Thursday, November 3, 2011

War Horse

Oscar prognosticators lately have been crowing about Steven Spielberg's other December release: War Horse. A quick internet search should reveal why. It is a World War I narrative set on the English countryside that chronicles the story of "a boy and his horse." The premise is dubious and potentially fraught with ideological quandary, but Spielberg's name on a wartime drama all but guarantees it a spot on the list of Best Picture nominees. Feedback has recently begun to emerge on the movie, and, while I won't speculate very much regarding its Oscar chances, I did have the opportunity to see the film recently and can offer some reflections.

The film centers on a horse named Joey, who is auctioned off to a poor farmer who can hardly afford to maintain the farm and support his family. The farmer's son, Albert (Jeremy Irvine), trains Joey to plow the fields and eventually takes the horse under his wing. Structurally, War Horse resembles Spielberg's film of ten years ago, A.I.. The first act presents a focused family drama before drastically changing course for an episodic second act, which follows the horse on a series of encounters with a variety of folks on different sides of the war. Like A.I., this film is most effective in delivering the shorter vignettes in its long middle section rather than with the main story established in the opening 30 to 40 minutes. However, while A.I. gave us a machine who simulated the actions and emotions of a human, Spielberg here asks us to invest in an animal that cannot feel or simulate human emotion. But to my surprise, the "horse perspective" plot device works very well because the story remains fixed on the human characters that weave throughout the horse's narrative. Each of the smaller portraits in the middle of the film are delicate and compelling in depicting how various individuals are affected by and participate in the war. The human characters are mostly all good people who do little things to help each other out. While not especially subtle, these smaller stories are quilted together into a larger anti-war mosaic that I found much more convincing than the director's 1998 anti-(but-also-pro-)war film Saving Private Ryan. This film gives us characters on all sides of the conflict that are fearful, caring, and human.

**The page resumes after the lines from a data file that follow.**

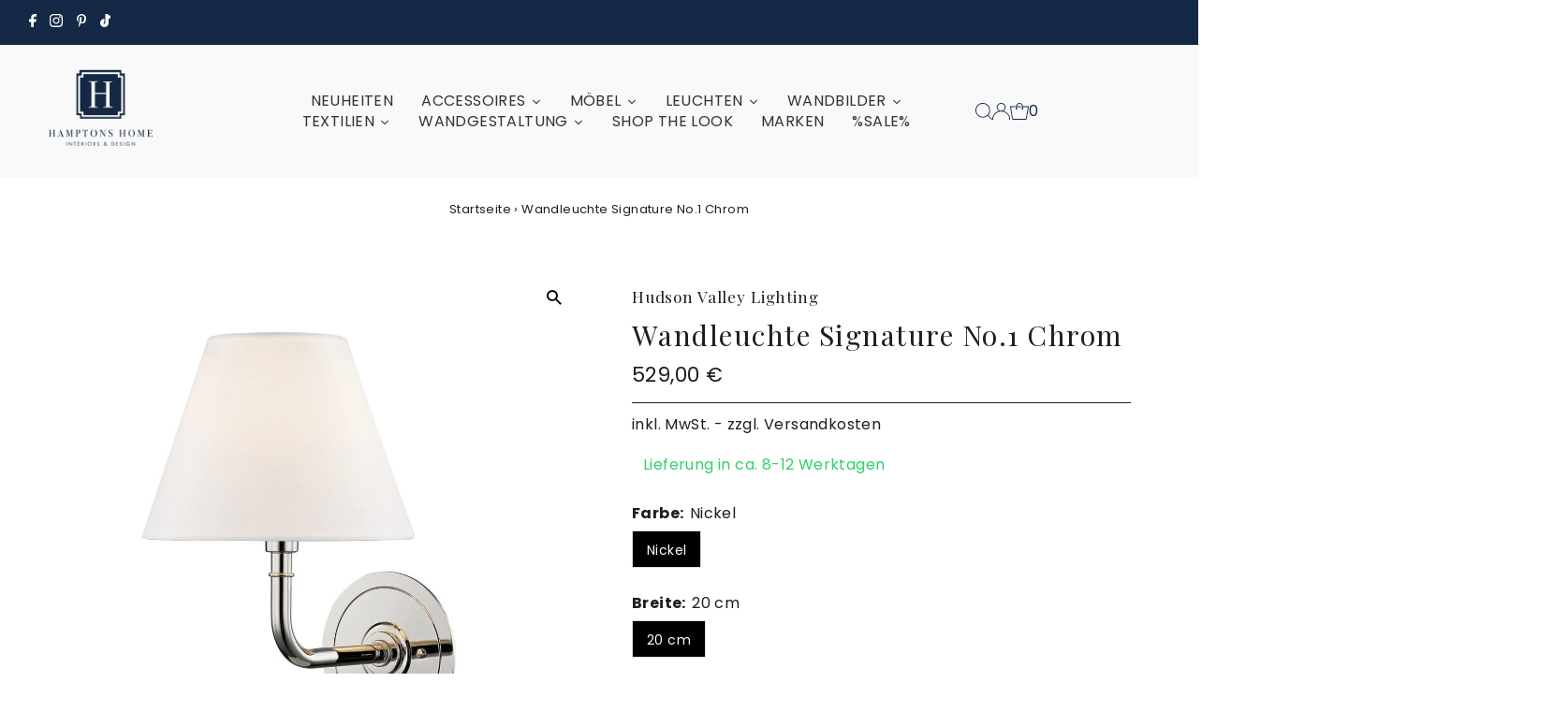

--- FILE ---
content_type: text/html; charset=utf-8
request_url: https://hamptonshome.de/products/20140740?view=listing
body_size: 589
content:


<template data-html="listing">

  <div class="product-index-inner">
    
      
        
      
        
      
        
      
        
      
        
      
        
      
      
      
    
  </div><!-- /.product-index-inner -->

  <div class="js-product-image animated prod-image image_natural">
    <a href="/products/20140740" title="Wandleuchte Signature No.1 Chrom">
      <div class="reveal">




<div class="box-ratio " style="padding-bottom: 100.0%;">
  <img src="//hamptonshome.de/cdn/shop/products/20140740-722787.jpg?v=1684515868&amp;width=1200" alt="" srcset="//hamptonshome.de/cdn/shop/products/20140740-722787.jpg?v=1684515868&amp;width=200 200w, //hamptonshome.de/cdn/shop/products/20140740-722787.jpg?v=1684515868&amp;width=300 300w, //hamptonshome.de/cdn/shop/products/20140740-722787.jpg?v=1684515868&amp;width=400 400w, //hamptonshome.de/cdn/shop/products/20140740-722787.jpg?v=1684515868&amp;width=500 500w, //hamptonshome.de/cdn/shop/products/20140740-722787.jpg?v=1684515868&amp;width=600 600w, //hamptonshome.de/cdn/shop/products/20140740-722787.jpg?v=1684515868&amp;width=700 700w, //hamptonshome.de/cdn/shop/products/20140740-722787.jpg?v=1684515868&amp;width=800 800w, //hamptonshome.de/cdn/shop/products/20140740-722787.jpg?v=1684515868&amp;width=1000 1000w, //hamptonshome.de/cdn/shop/products/20140740-722787.jpg?v=1684515868&amp;width=1200 1200w" width="1200" height="1200" loading="eager" sizes="(min-width: 1601px) 2000px,
  (min-width: 768px) and (max-width: 1600px) 1200px,
  (max-width: 767px) 100vw, 900px" class="">
</div>
<noscript><img src="//hamptonshome.de/cdn/shop/products/20140740-722787.jpg?v=1684515868&amp;width=1200" alt="" srcset="//hamptonshome.de/cdn/shop/products/20140740-722787.jpg?v=1684515868&amp;width=352 352w, //hamptonshome.de/cdn/shop/products/20140740-722787.jpg?v=1684515868&amp;width=832 832w, //hamptonshome.de/cdn/shop/products/20140740-722787.jpg?v=1684515868&amp;width=1200 1200w" width="1200" height="1200"></noscript>


          
</div>
    </a>

    
<button class="quick-view-8279401267512 product-listing__quickview-trigger js-slideout-open js-quickview-trigger"
      type="button" name="button"
      data-wau-slideout-target="quickview" data-slideout-direction="right"
      data-product-url="/products/20140740?view=quick">SCHNELLANSICHT</button>
    

  </div><!-- /.js-product-image -->

  <div class="product-info">
    <div class="product-info-inner">
      <a href="/products/20140740">
        <span class="prod-vendor">Hudson Valley Lighting</span>
        <span class="prod-title">Wandleuchte Signature No.1 Chrom</span>
      </a>

      
<div class="price price--listing"
><dl class="price__regular">
    <dt>
      <span class="visually-hidden visually-hidden--inline">Regulärer Preis</span>
    </dt>
    <dd>
      <span class="price-item price-item--regular">529,00 €
</span>
    </dd>
  </dl>
  <dl class="price__sale">
    <dt>
      <span class="visually-hidden visually-hidden--inline">Angebotspreis</span>
    </dt>
    <dd>
      <span class="price-item price-item--sale">529,00 €
</span>
    </dd>
    <dt>
      <span class="visually-hidden visually-hidden--inline">Regulärer Preis</span>
    </dt>
    <dd>
      <s class="price-item price-item--regular">
        
      </s>
    </dd>
  </dl>
  <dl class="price__unit">
    <dt>
      <span class="visually-hidden visually-hidden--inline">Stückpreis</span>
    </dt>
    <dd class="price-unit-price"><span></span><span aria-hidden="true">/</span><span class="visually-hidden">pro&nbsp;</span><span></span></dd>
  </dl>
</div>


      
    </div><!-- /.product-info-inner -->
  </div><!-- /.product-info -->

</template>


--- FILE ---
content_type: application/x-javascript; charset=utf-8
request_url: https://consent.cookiebot.com/743478b3-521c-423d-9af6-fea494ec3cae/cc.js?renew=false&referer=hamptonshome.de&dnt=false&init=false
body_size: 209
content:
if(console){var cookiedomainwarning='Error: The domain HAMPTONSHOME.DE is not authorized to show the cookie banner for domain group ID 743478b3-521c-423d-9af6-fea494ec3cae. Please add it to the domain group in the Cookiebot Manager to authorize the domain.';if(typeof console.warn === 'function'){console.warn(cookiedomainwarning)}else{console.log(cookiedomainwarning)}};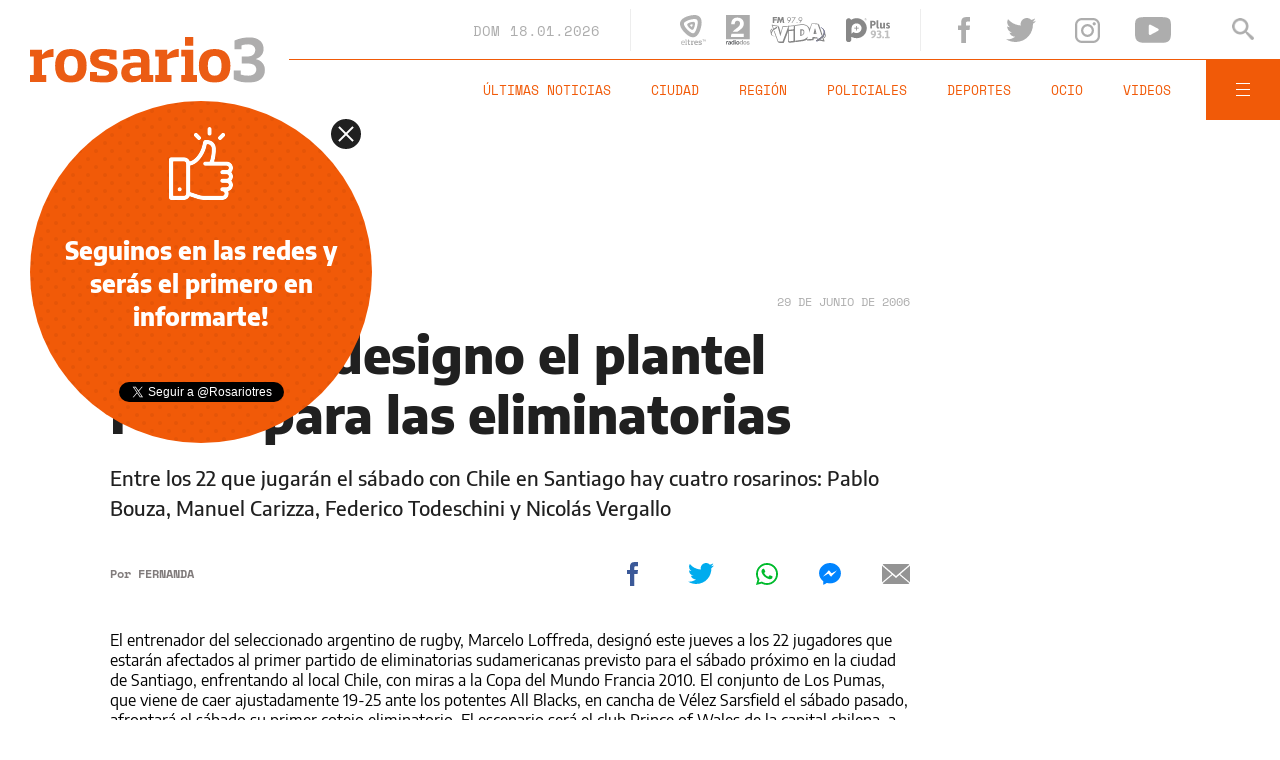

--- FILE ---
content_type: text/html; charset=utf-8
request_url: https://www.google.com/recaptcha/api2/aframe
body_size: 267
content:
<!DOCTYPE HTML><html><head><meta http-equiv="content-type" content="text/html; charset=UTF-8"></head><body><script nonce="79Q29wp8k4DeY5vXO0a4pg">/** Anti-fraud and anti-abuse applications only. See google.com/recaptcha */ try{var clients={'sodar':'https://pagead2.googlesyndication.com/pagead/sodar?'};window.addEventListener("message",function(a){try{if(a.source===window.parent){var b=JSON.parse(a.data);var c=clients[b['id']];if(c){var d=document.createElement('img');d.src=c+b['params']+'&rc='+(localStorage.getItem("rc::a")?sessionStorage.getItem("rc::b"):"");window.document.body.appendChild(d);sessionStorage.setItem("rc::e",parseInt(sessionStorage.getItem("rc::e")||0)+1);localStorage.setItem("rc::h",'1768752843415');}}}catch(b){}});window.parent.postMessage("_grecaptcha_ready", "*");}catch(b){}</script></body></html>

--- FILE ---
content_type: image/svg+xml
request_url: https://www.rosario3.com/__export/1559745110831/sites/rosario3/arte/v2/radio2.svg
body_size: 1293
content:
<?xml version="1.0" encoding="utf-8"?>
<!-- Generator: Adobe Illustrator 23.0.3, SVG Export Plug-In . SVG Version: 6.00 Build 0)  -->
<svg version="1.1" id="Capa_1" xmlns="http://www.w3.org/2000/svg" xmlns:xlink="http://www.w3.org/1999/xlink" x="0px" y="0px"
	 viewBox="0 0 82 100" style="enable-background:new 0 0 82 100;" xml:space="preserve">
<style type="text/css">
	.st0{fill:#666A6D;}
	.st1{fill:#F8A32F;}
</style>
<g>
	<g>
		<path class="st0" d="M-0.1,88.39h2.86v1.96H2.8c0.62-1.15,1.3-2.26,3.11-2.26c0.19,0,0.38,0.02,0.58,0.04v3.03
			c-0.26-0.04-0.58-0.04-0.85-0.04c-2.33,0-2.75,1.45-2.75,2.71v5.91H-0.1V88.39z"/>
		<path class="st0" d="M16.56,97.52c0,1.34,0.3,1.64,0.66,1.77v0.45H14c-0.17-0.53-0.21-0.7-0.28-1.34
			c-0.68,0.7-1.64,1.64-3.67,1.64c-1.71,0-3.46-0.96-3.46-3.31c0-2.22,1.41-3.35,3.31-3.63l2.69-0.41c0.47-0.06,1.05-0.26,1.05-0.9
			c0-1.26-1.19-1.32-1.96-1.32c-1.49,0-1.75,0.92-1.83,1.58H6.96c0.34-3.48,2.75-3.97,5.08-3.97c1.6,0,4.52,0.49,4.52,3.29V97.52z
			 M13.64,94.22c-0.3,0.23-0.79,0.43-2.03,0.62c-1.11,0.19-2.03,0.47-2.03,1.71c0,1.05,0.81,1.36,1.39,1.36
			c1.32,0,2.67-0.85,2.67-2.24V94.22z"/>
		<path class="st0" d="M28.74,99.74h-2.92v-1.43h-0.04c-0.73,1.28-2.05,1.73-3.29,1.73c-3.37,0-4.78-2.99-4.78-6.1
			c0-3.93,2.22-5.85,4.71-5.85c1.92,0,2.82,1.05,3.29,1.77h0.04v-5.44h2.99V99.74z M23.24,97.59c1.9,0,2.65-1.58,2.65-3.26
			c0-1.81-0.51-3.65-2.56-3.65c-1.9,0-2.54,1.69-2.54,3.48C20.79,95.5,21.32,97.59,23.24,97.59z"/>
		<path class="st0" d="M33.65,87.05h-2.99v-2.77h2.99V87.05z M33.65,88.39v11.35h-2.99V88.39H33.65z"/>
		<path class="st0" d="M40.82,100.04c-3.05,0-5.8-1.88-5.8-5.97c0-4.1,2.75-5.97,5.8-5.97c3.05,0,5.8,1.88,5.8,5.97
			C46.62,98.16,43.87,100.04,40.82,100.04z M40.82,90.61c-2.3,0-2.73,2-2.73,3.46c0,1.45,0.43,3.46,2.73,3.46
			c2.3,0,2.73-2.01,2.73-3.46C43.55,92.62,43.12,90.61,40.82,90.61z"/>
	</g>
	<g>
		<path class="st1" d="M58.18,99.74h-2.92v-1.43h-0.04c-0.73,1.28-2.05,1.73-3.29,1.73c-3.37,0-4.78-2.99-4.78-6.1
			c0-3.93,2.22-5.85,4.71-5.85c1.92,0,2.82,1.05,3.29,1.77h0.04v-5.44h2.99V99.74z M52.68,97.59c1.9,0,2.65-1.58,2.65-3.26
			c0-1.81-0.51-3.65-2.56-3.65c-1.9,0-2.54,1.69-2.54,3.48C50.22,95.5,50.76,97.59,52.68,97.59z"/>
		<path class="st1" d="M65.16,100.04c-3.05,0-5.8-1.88-5.8-5.97c0-4.1,2.75-5.97,5.8-5.97c3.05,0,5.8,1.88,5.8,5.97
			C70.96,98.16,68.21,100.04,65.16,100.04z M65.16,90.61c-2.3,0-2.73,2-2.73,3.46c0,1.45,0.43,3.46,2.73,3.46
			c2.3,0,2.73-2.01,2.73-3.46C67.89,92.62,67.46,90.61,65.16,90.61z"/>
		<path class="st1" d="M78.64,91.85c-0.13-0.73-0.38-1.49-2.01-1.49c-1.62,0-1.83,0.62-1.83,1.11c0,1.79,7.1,0.49,7.1,4.67
			c0,3.31-3.2,3.9-4.97,3.9c-2.58,0-5.38-0.9-5.46-3.93h3.07c0,0.96,0.6,1.66,2.47,1.66c1.54,0,1.9-0.75,1.9-1.17
			c0-1.9-7.04-0.47-7.04-4.71c0-1.66,1.05-3.8,4.59-3.8c2.22,0,4.86,0.56,5.1,3.75H78.64z"/>
	</g>
	<path class="st1" d="M-0.01,0.04v81.83h81.83V0.04H-0.01z M20.69,18.5c3.42-6.5,9.49-9.75,18.21-9.75c6.89,0,12.38,1.91,16.46,5.73
		c4.08,3.82,6.12,8.87,6.12,15.16c0,4.82-1.44,9.11-4.32,12.85c-1.89,2.49-5,5.26-9.32,8.31l-5.13,3.64
		c-1.33,0.94-2.48,1.77-3.46,2.5H22.68c2.32-3,5.72-6.11,10.23-9.33c5.9-4.22,9.72-7.25,11.46-9.08c2.67-2.85,4-5.96,4-9.35
		c0-2.75-0.76-5.05-2.29-6.87c-1.53-1.83-3.71-2.74-6.56-2.74c-3.89,0-6.54,1.45-7.95,4.36c-0.81,1.68-1.29,4.34-1.44,8H17.68
		C17.89,26.39,18.9,21.92,20.69,18.5z M61.57,74.21H16.96c0.1-4.06,0.88-7.81,2.32-11.26h42.3V74.21z"/>
</g>
</svg>


--- FILE ---
content_type: application/javascript; charset=utf-8
request_url: https://fundingchoicesmessages.google.com/f/AGSKWxUA_yZgCDYfGAnDh0Kg9CO3sASVVAzXh2db0KXnV8mkv9OUB6vfBsN11GijmsjChxelYv_lyQyMX86gaV3MBrygXTwY7jo21GGXhbyliIh84SYN9b0BMfq_0wTADAJw4G_hgLSMhvbIvunsI0Kkr-cThu9bnGJQbjwJ1nlewdDwFVOzrg95iO7xm68W/_.ch/ads/.popup_im..sk/ads//300_250_/adstakeover.
body_size: -1290
content:
window['a85143dd-f9fd-41ec-98eb-cb723be96b1e'] = true;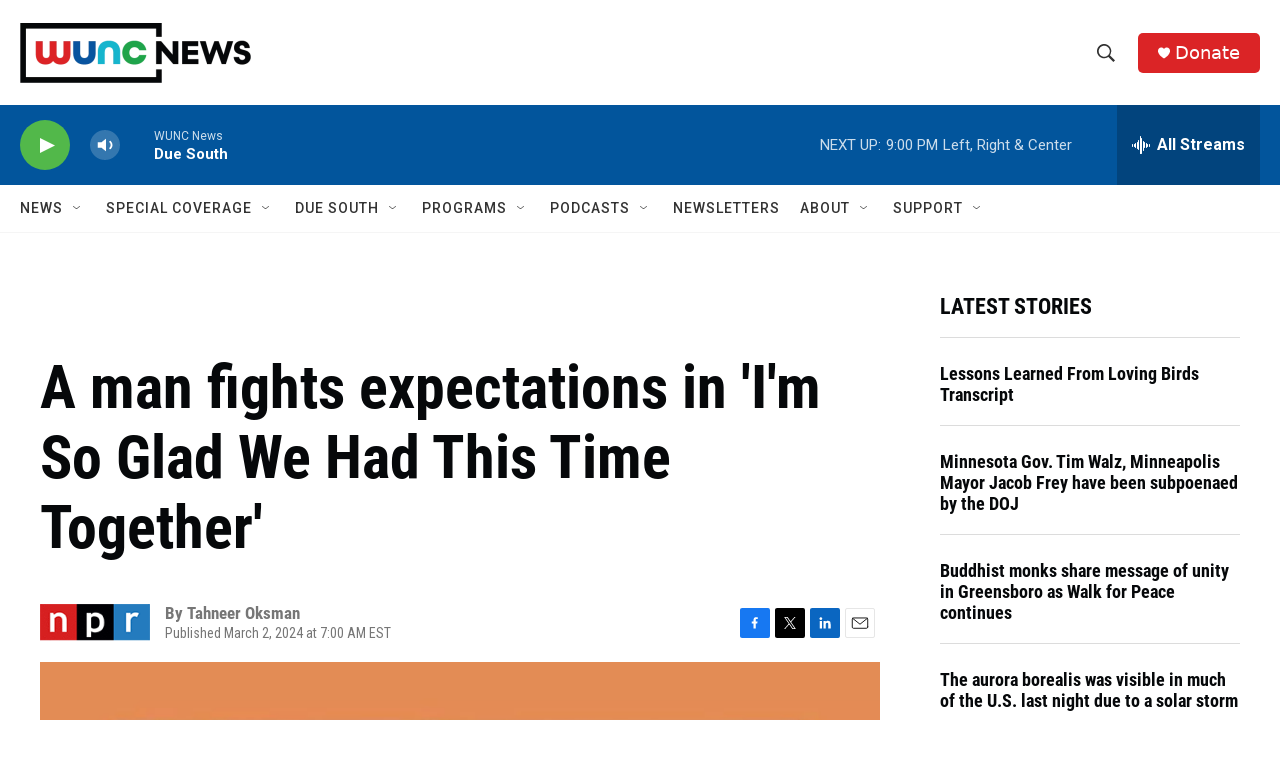

--- FILE ---
content_type: text/html; charset=utf-8
request_url: https://www.google.com/recaptcha/api2/aframe
body_size: 182
content:
<!DOCTYPE HTML><html><head><meta http-equiv="content-type" content="text/html; charset=UTF-8"></head><body><script nonce="gm_Zadh11BYA3mSy0z16jA">/** Anti-fraud and anti-abuse applications only. See google.com/recaptcha */ try{var clients={'sodar':'https://pagead2.googlesyndication.com/pagead/sodar?'};window.addEventListener("message",function(a){try{if(a.source===window.parent){var b=JSON.parse(a.data);var c=clients[b['id']];if(c){var d=document.createElement('img');d.src=c+b['params']+'&rc='+(localStorage.getItem("rc::a")?sessionStorage.getItem("rc::b"):"");window.document.body.appendChild(d);sessionStorage.setItem("rc::e",parseInt(sessionStorage.getItem("rc::e")||0)+1);localStorage.setItem("rc::h",'1768959702720');}}}catch(b){}});window.parent.postMessage("_grecaptcha_ready", "*");}catch(b){}</script></body></html>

In Spielberg's vision, the larger context for the war and the strategic interests of the sides are not factors. This is where the plot element of the horse perspective plays a key role. Without projecting too much human feeling onto the horse, Spielberg uses Joey's story to fashion benign observances of the fear and benevolence. The film adopts a serious view of the implications for war while also citing the need to distort its reality (particularly in a wonderful passage involving on older Frenchmen and his granddaughter). One common thread to the human stories is the often dehumanizing social roles we inevitably must inhabit to survive. And as is typical of a Spielberg film, technology also features prominently among the film's thematic undercurrents, particularly the technology of warfare. Another integral element that begs further exploration is how people communicate, whether with animals, the enemy, or through technology.

Considering all that it has going for it, it's a wonder that the film's main plot is its most problematic element. That is not to say the story of Albert and Joey is vapid; it just doesn't connect on the gut-emotional level that Spielberg is known for registering. He handles the early scenes of familial drama with uncharacteristic sluggishness and sentimentalizes Albert and Joey's relationship and Albert's relationship with his father to an extent that will some will find too much to stomach. And the John Ford-inspired ending —in which Spielberg uses every item at his disposal from the sentimentality toolbox— reminds of the ultimate simplicity of the narrative, which after all is about a boy and his horse. Nonetheless, despite baring the director's weaknesses, War Horse also showcases Spielberg's considerable strengths, which include the ability to infuse a tired, maudlin plot with a high level of visual sophistication and narrative dimension. (Steven Spielberg, 2011) ***

[On the film's Oscar chances I will say this: If War Horse has a shot, it's going to be on audience response. I expect critics are going to be hard on this film. It might have the broad support of the general reviewing community but the more discerning circles will be unsparing, much like response to last year's winner, The King's Speech.]